Let’s start with Hadoop. As previously mentioned, many pharma organizations deploy Hadoop to offload their data warehouse processing functions. After all, Hadoop is a cost-effective, highly scalable platform that can store volumes of structured, semi-structured, and unstructured data sets. Hadoop can also help accelerate the ETL process, while significantly reducing costs in comparison to running ETL jobs in a traditional data warehouse. However, while the benefits of Hadoop are appealing, the complexity of this platform continues to hinder adoption at many organizations. It has been our goal to find a better solution

The new solution combines the Hadoop distribution from Cloudera with a framework and tool set for ETL offload from Syncsort

The technology behind the ETL offload solution simplifies data processing by providing an architecture to help users optimize an existing data warehouse. So, how does the technology behind all of this actually work?

The ETL offload solution provides the Hadoop environment through Cloudera Enterprise software. The Cloudera Distribution of Hadoop (CDH) delivers the core elements of Hadoop, such as scalable storage and distributed computing, and together with the software from Syncsort, allows users to reduce Hadoop deployment to weeks, develop Hadoop ETL jobs in a matter of hours, and become fully productive in days. Additionally, CDH ensures security, high-availability, and integration with the large set of ecosystem tools.

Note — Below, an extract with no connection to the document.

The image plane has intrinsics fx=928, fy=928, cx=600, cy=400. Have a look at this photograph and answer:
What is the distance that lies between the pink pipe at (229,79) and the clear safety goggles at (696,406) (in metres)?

Syncsort DMX-h software is a key component in the solution or RA. Designed from the ground up to run efficiently in Hadoop, Syncsort DMX-h removes barriers for mainstream Hadoop adoption by delivering an end-to-end approach for shifting heavy ETL workloads into Hadoop, and provides the connectivity required to build an enterprise data hub. For even tighter integration and accessibility, DMX-h has monitoring capabilities integrated directly into Cloudera Manager.

With Syncsort DMX-h, organizations no longer have to be equipped with MapReduce skills and write mountains of code to take advantage of Hadoop. This is made possible through intelligent execution that allows users to graphically design data transformations and focus on business rules rather than underlying platforms or execution frameworks. Furthermore, users no longer have to make application changes to deploy the same data flows on or off of Hadoop, on premise, or in the cloud. This future-proofing concept provides a consistent user experience during the process of collecting, blending, transforming, and distributing data.